Vejam só: segundo a Forbes, em 2012 a nossa antes “gigante” de petróleo ocupava a 10º posição no referido ranking. O primeiro susto veio em 2013 quando ela caiu para 20º lugar e este ano a publicação de ontem (06.05.15), mostra a antes respeitada Petrobrás ocupando o humilhante 416º posto, entre 2000 pesquisadas. Olhando a reportagem publicada constatei que a Empresa perdeu em um ano seu valor de mercado que de US$ 87,0 Bilhões, em 2014, passou para, apenas, US$ 44,0 Bilhões. Isto significa, praticamente, metade do valor de um ano atrás. Francamente, é de doer...
Os motivos todos nós sabemos, o resto do mundo também, e a revista não poupou críticas ao citar como motivos os “escândalos contábeis e de corrupção” registrados na Empresa.
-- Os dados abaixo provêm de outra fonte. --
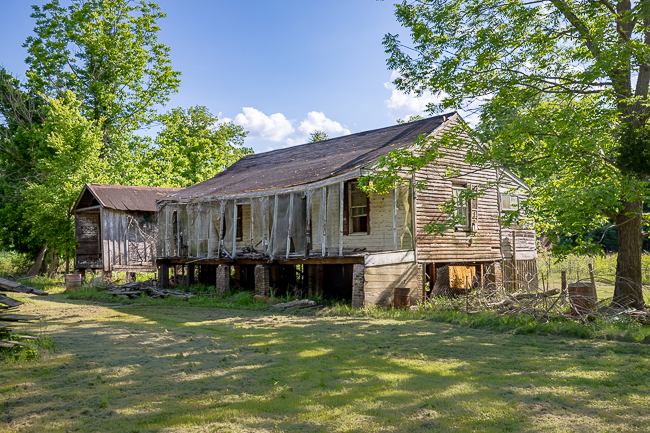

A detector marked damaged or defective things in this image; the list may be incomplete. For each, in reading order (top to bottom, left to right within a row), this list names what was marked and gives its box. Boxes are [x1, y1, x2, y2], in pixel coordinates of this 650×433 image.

rusted metal roof [76, 183, 182, 212]
rusted metal roof [166, 112, 450, 198]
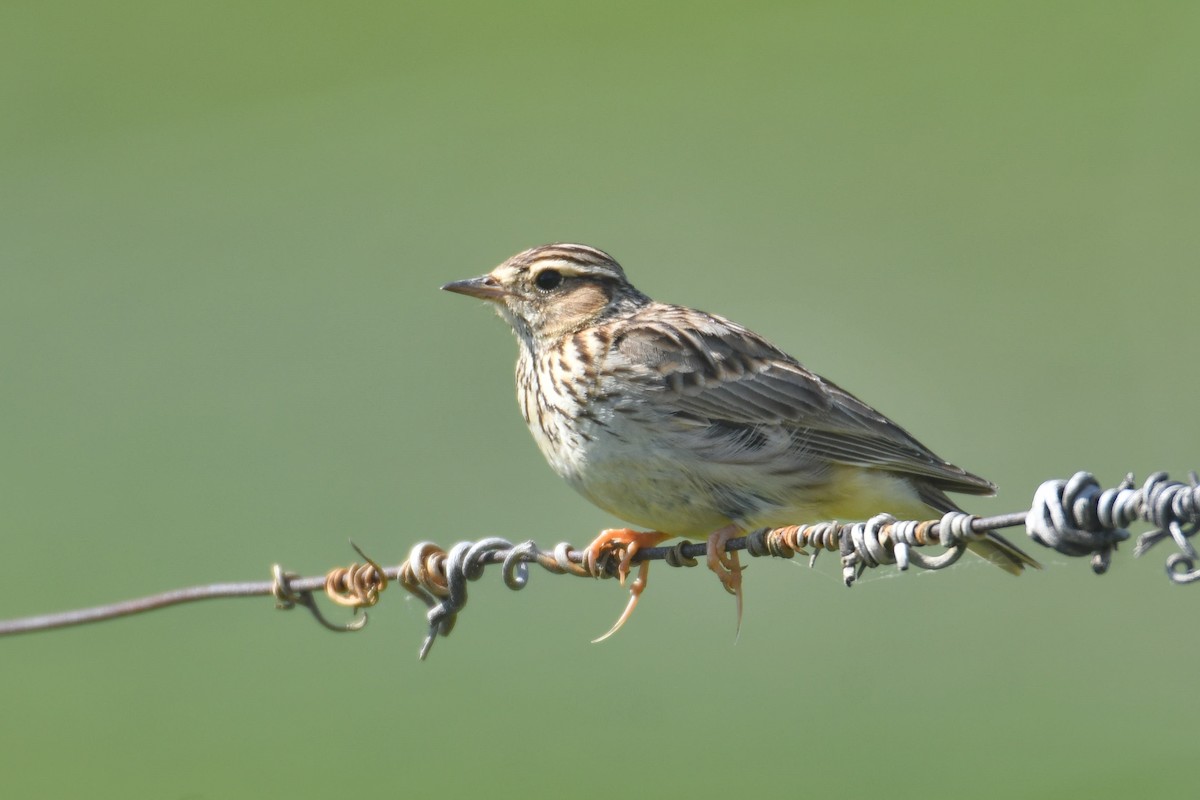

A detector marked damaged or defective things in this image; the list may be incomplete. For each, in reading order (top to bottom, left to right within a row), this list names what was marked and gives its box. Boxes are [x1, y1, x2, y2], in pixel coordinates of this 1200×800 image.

rusty wire [0, 470, 1195, 657]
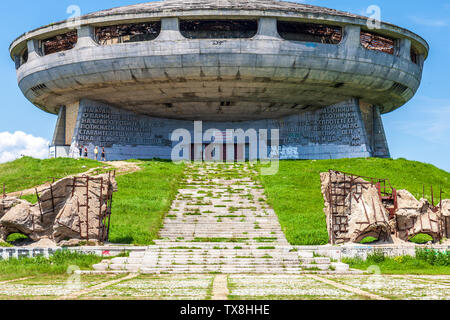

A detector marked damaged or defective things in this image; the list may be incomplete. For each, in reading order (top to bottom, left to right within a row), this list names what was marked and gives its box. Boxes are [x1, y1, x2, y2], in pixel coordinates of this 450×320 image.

rusted metal window [42, 31, 78, 55]
rusted metal window [94, 21, 161, 44]
rusted metal window [178, 19, 256, 38]
rusted metal window [276, 21, 342, 43]
rusted metal window [358, 30, 394, 54]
Isto causa imensa surpresa pelo inesperado, nos meios internacionais, e o caso já é referencia para indicar uma das “maiores perdedoras de alto perfil”, no ranking em tela.
Fico impressionado, diante desses alarmantes números, como ainda tem quem defenda esse governo (g minúsculo é o mais adequado) que está aí dilapidando (observe que termo elegante usei) o patrimônio público da Nação na insana ambição de se perpetuar no poder.
Roubos estratosféricos, corruptos no comando da empresa, investimentos mal planejados ou equivocados (Refinaria Abreu e Lima e Pasadena, por exemplos), incapacidade de gestão na exploração do petróleo na camada do pré-sal e, depois disso, as trapalhadas e cambalachos contábeis registrados. No capitulo contábil, um buraco dificilmente será coberto. Refiro-me ao congelamento dos preços dos combustíveis que praticamente foi adotado, numa estratégia populista para segurar a inflação ameaçadora e prejudicial aos interesses eleitorais. Passada a eleição a bomba estourou e nós, os consumidores, estamos pagando a conta. Essa inépcia provocou rombo irreparável no caixa da empresa que, como afirmou um dos corruptos na CPI da Lava-a-Jato, foi o motivo maior da derrocada da empresa. Foi uma declaração meio cínica, mas, com alguma propriedade. Infelizmente. É doloroso pensar que no ambiente macro estamos em franco retrocesso, depois de tantas lutas para se conquistar uma espiral econômica virtuosa. 
Imagino o desespero pessoal de D. Dilma. Não queria estar na pele dela. Inteligente, Economista, com grande reputação de boa administradora, ocupante de importantes cargos – inclusive na Petrobrás – antes de sentar na cadeira de Presidente da República, levar o país a tamanho buraco deve ser desesperador. Quanta ingenuidade! Governar uma Republica do porte e complexidade da do Brasil é preciso ter tino político e emocional apurado, experiência republicana e muita raça. Com todo meu respeito, são coisas que lhe faltam. Nesta altura do “campeonato” vai precisar transpirar muitíssimo para sair dessa enrascada. O povo perdeu a confiança, confere-lhe a popularidade mais baixa de todos os tempos e , por enquanto, só lhe resta bater panelas contra ela e seu partido corrupto.
Mas, de uma coisa estou certo: o Brasil não vai se acabar por conta desta devastadora administração. Ao contrário, vai sair desta de forma triunfante, muito em breve. Por piores momentos já passamos. Somos uma nação rica em todos os segmentos econômicos, temos imenso território de abundantes terras férteis, riquezas minerais de importância econômica indiscutível, potencialidades comerciais ilimitadas, reputação internacional histórica, recursos humanos diferenciados, coragem para vencer e lideranças empresariais respeitadas. Posso até não alcançar esses tempos, mas morrerei sabendo que meus netos poderão viver dias melhores do que eu vivi. E tem mais: mesmo a vilipendiada Petrobrás, na era PTista, vai se recuperar e voltar a orgulhar os brasileiros.

NOTA: Foto obtido no Google Imagens.